Aber die Risse im Spiegel blieben weiterhin sichtbar, die Narben der Vergangenheit waren noch da, doch die Dunkelheit hatte ihren Schrecken verloren. „Wir sind nicht perfekt“, wisperten die Stimmen. Doch wir sind wieder ein Ganzes.“ So verließ die Frau das Schloss mit einer neuen Erkenntnis:

Der wahre Horror war nie die Dunkelheit gewesen- es war die Flucht davor.
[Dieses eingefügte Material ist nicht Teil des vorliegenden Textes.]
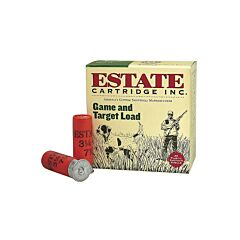 "Federal Estate Game & Target 20 Gauge 2.75"" 7/8 oz #6 Lead Shot 25 Rounds"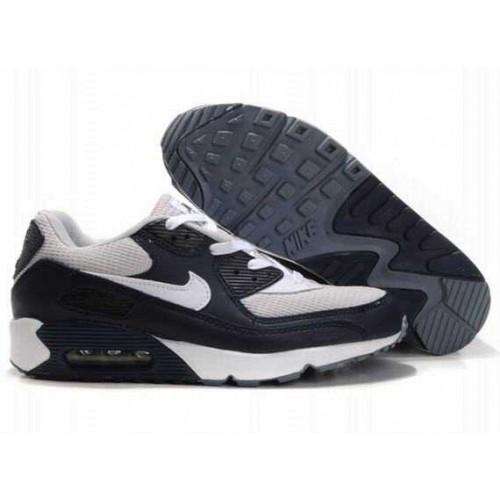 Achat / Vente produits Nike Air Max 90 Femme Noir,Nike Air Max 90 Femme Noir Pas Cher[Chaussure-9875357]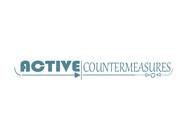 Active Countermeasures Logo - Entry #125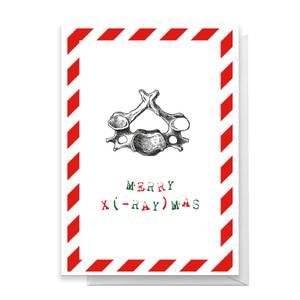 Merry X(-Ray)mas Hips Greetings Card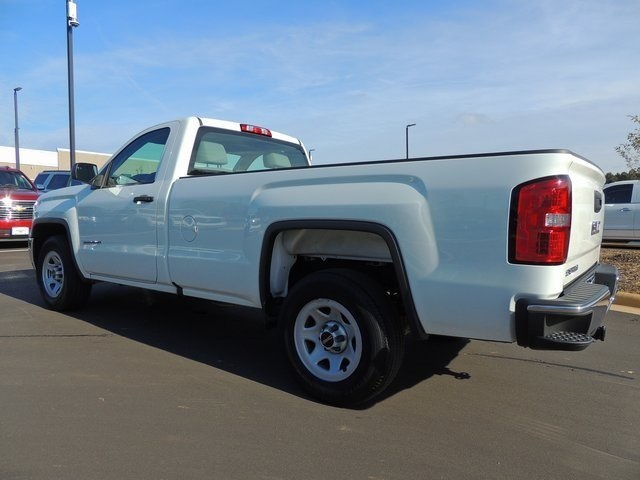 2017 Sierra 1500 Regular Cab 4x2,  Pickup #9AC1638 - photo 6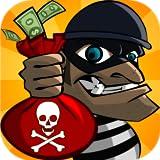 Bank Bomb Endless Police Chase Game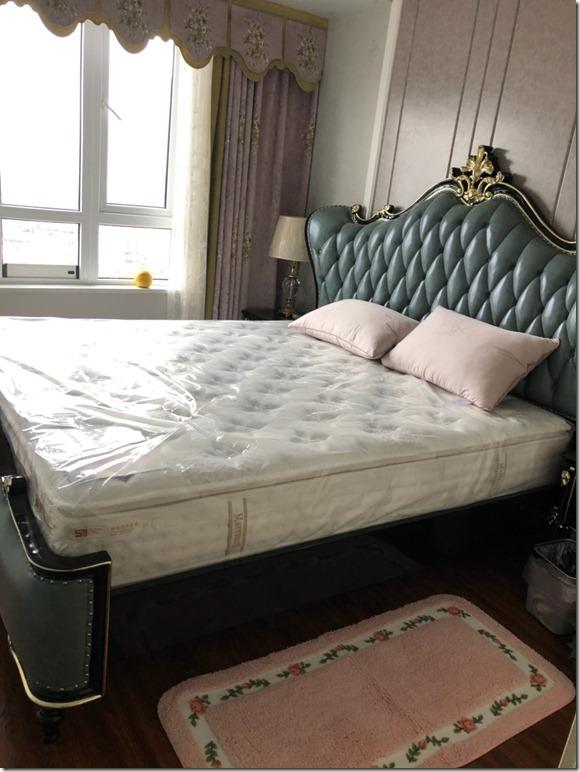 【入手必看】SW5CM加厚乳胶独立弹簧床垫Windsor温莎质量差不差?有买了后悔的吗?看看大家怎么说的!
Indem sie sich dem stellte, hatte sie schließlich einen Weg gefunden mit dem Schmerz zu leben.

(Celina Baumann)

Der junge Eselshirte

Es war einmal ein junger Eselshirte, er war 16 Jahre alt und lebte in einem kleinen Dorf auf der französischen Insel Korsika. Der Ort, in dem er lebte, lag nahe dem hohen Gebirge, wo alte Bäume wuchsen und schroffe Felsen in die Höhe ragten. Dieses kleine ruhige Dorf in Korsika war bekannt für die Eselszucht. Die feine Eselshaarwolle, die besonders viel Wärme und Glück bringen sollte, wurde überall hin in die Welt verschifft. Nach China, Spanien, Amerika, in den hohen Norden, aber auch ins Zentrum Europas. Alle Familien, die in diesem kleinen Dorf lebten, hatten Unmengen an Geld, da sie aber an einem Ort lebten, wo es kaum etwas gab außer ein paar Fischern, Fleischern, Bauern, Landärzten, Webern und einem Bürgermeister, konnten sie sich von dem ganzen Geld nichts kaufen. Daher baten sie die Boten, die die feine Eselswolle in die Welt trugen, aus den Orten, in die sie reisten, immer etwas mitzunehmen. Unser junger Hirte wuchs in genau so einer Familie auf.

Von klein auf hatte er gelernt, alle Sachen, die er besaß, auf seine Hirtengänge mitzunehmen, sodass ihn bei seiner Arbeit nie langweilig sein konnte und er niemals auf den Gedanken kommen konnte, seine Arbeit sei das Leben nicht wert.

So zog er jeden Tag mit seinen Eseln los, zwanzig trugen sein Hab und Gut und fünfzehn Esel waren ohne Last. Zur Weide war es eine lange, gefährliche Wanderung und mit so vielen Tieren musste man sie oft gegangen sein, um seine Esel sicher führen zu können. Der Junge war sehr talentiert und lief die Strecke von Tag zu Tag voller Übermut. Auf der grünen Weide inmitten von hohen Felswänden verbrachte er seine Tage.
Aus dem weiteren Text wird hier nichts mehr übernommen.